ChatGPT

A whitepaper has been published by the Malta IT Law Association (MITLA) titled, ChatGPT: The Good, the Bad, and the Ugly, highlighting the need for better policy orientation around emerging technologies such as artificial intelligence (AI).

AI has increasingly become a topic of daily discussion, with major tech companies such as Microsoft, Google and Baidu entering the race to stake their claim in the emerging market.

“OpenAI’s ChatGPT has introduced AI to the masses and can be very useful as a tool to assist people in written tasks. While there are dangers associated with AI even in terms of job displacement, there is also a reality that AI developments will create new jobs that today cannot even be imagined. ChatGPT could also make up for certain skills shortages and make people and organisations produce higher quality work faster and at lower costs,” read MITLA’s whitepaper.

The association warned that while the company behind ChatGPT began as a non-profit, it is a for-profit entity, “creating concerns that the company may ignore wider ethical implications in a race for profits.”
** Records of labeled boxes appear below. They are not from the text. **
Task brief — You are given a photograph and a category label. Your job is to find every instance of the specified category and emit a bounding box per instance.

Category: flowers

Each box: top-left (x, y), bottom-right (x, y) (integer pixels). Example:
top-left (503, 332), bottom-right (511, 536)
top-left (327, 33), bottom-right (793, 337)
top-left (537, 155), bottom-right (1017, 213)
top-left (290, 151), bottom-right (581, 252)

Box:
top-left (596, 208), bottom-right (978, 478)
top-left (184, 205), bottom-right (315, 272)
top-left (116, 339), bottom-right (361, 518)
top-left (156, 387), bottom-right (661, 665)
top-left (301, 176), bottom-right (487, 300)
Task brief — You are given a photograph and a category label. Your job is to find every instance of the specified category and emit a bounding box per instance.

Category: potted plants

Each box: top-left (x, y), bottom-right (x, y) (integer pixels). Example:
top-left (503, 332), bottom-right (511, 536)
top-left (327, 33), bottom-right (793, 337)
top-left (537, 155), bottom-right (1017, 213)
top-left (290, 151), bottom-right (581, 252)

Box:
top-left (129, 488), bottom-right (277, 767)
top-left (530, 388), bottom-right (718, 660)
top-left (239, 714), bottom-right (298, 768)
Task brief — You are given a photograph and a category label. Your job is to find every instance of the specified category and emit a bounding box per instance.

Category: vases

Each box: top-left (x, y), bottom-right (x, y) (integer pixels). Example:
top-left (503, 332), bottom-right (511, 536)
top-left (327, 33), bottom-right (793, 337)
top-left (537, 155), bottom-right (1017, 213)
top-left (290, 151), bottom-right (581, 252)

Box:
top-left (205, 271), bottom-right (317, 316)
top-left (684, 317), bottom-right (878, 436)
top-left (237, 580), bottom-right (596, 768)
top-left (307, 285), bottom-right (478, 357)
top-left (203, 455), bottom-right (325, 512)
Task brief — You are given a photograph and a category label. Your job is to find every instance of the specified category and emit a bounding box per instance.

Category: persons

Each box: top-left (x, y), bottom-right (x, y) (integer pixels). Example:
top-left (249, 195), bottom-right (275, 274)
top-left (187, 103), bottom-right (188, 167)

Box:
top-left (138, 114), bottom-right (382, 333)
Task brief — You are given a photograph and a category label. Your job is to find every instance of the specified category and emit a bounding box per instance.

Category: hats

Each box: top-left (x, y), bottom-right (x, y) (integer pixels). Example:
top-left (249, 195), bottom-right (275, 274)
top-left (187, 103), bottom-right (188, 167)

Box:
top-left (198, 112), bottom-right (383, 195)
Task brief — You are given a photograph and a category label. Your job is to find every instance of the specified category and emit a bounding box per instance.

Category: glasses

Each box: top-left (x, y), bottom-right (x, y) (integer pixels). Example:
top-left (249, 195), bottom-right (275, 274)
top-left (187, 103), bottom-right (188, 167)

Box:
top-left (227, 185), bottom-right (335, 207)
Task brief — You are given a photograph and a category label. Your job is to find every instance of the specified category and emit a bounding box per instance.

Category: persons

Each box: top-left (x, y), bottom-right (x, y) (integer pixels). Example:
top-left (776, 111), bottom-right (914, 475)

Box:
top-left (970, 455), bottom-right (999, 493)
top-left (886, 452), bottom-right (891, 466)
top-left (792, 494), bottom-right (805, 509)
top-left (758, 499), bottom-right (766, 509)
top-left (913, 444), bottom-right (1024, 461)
This can be seen in OpenAI’s partnership with Microsoft which has led to ChatGPT’s integration into Bing search, as a way for the company to gain a competitive advantage in online search.

ChatGPT integration in Microsoft’s Bing

The whitepaper includes the following seven recommendations:

  • As it becomes easier to manufacture credible-sounding misinformation, a counter-investment is required to make reliable information freely accessible quickly. This must be coupled with lifelong education that empowers citizens to separate truth from fiction and deliberate misinformation.
  • There must be an effort to regulate emerging technologies to minimise biases inherent in the datasets that feed them, as well as to prevent the abuse of machine learning to the point that tools like ChatGPT can be sabotaged or manipulated to give false, inaccurate or dangerous information.
  • There must also be an international effort to prevent such powerful tools from being built, deployed and regulated only by shareholders seeking to maximise profit. Some controls must be in place, at the very least to ensure transparency and monitoring to protect society at large.
  • Our education system must be analysed to ensure that students are being equipped with the necessary tools to adapt to emerging technologies. Unless education is focused on training people to adapt to new skills and technologies, they will be left out of the job market of the future.
  • Online platforms that rely on user-generated content must find ways of preventing ‘phoney’ advice from sabotaging their product. In a world which enables cheap mimicry of information, there must be a stronger effort to monitor and moderate user-generated content.
  • Educators must be assisted to adapt to technologies like ChatGPT which may radically change the way homework and exams must be deployed. Entities like OpenAI would do well to equip educators with tools that can identify AI writing and plagiarism.
  • Legal changes are needed to map out the responsibilities and liabilities of AI companies, to ensure that they are either held accountable for the repercussions of misleading information or that they give adequate warning to users.

The association believes that taking proactive measures to address issues arising from AI can help ensure that technology such as ChatGPT can be deployed in a way that serves the public good while protecting individuals, institutions and society at large.

MITLA
MITLA

Following the annual general meeting held on 27th January 2023, MITLA elected a new committee with Anthonio Ghio as president, and Sharon Xuereb as vice-president.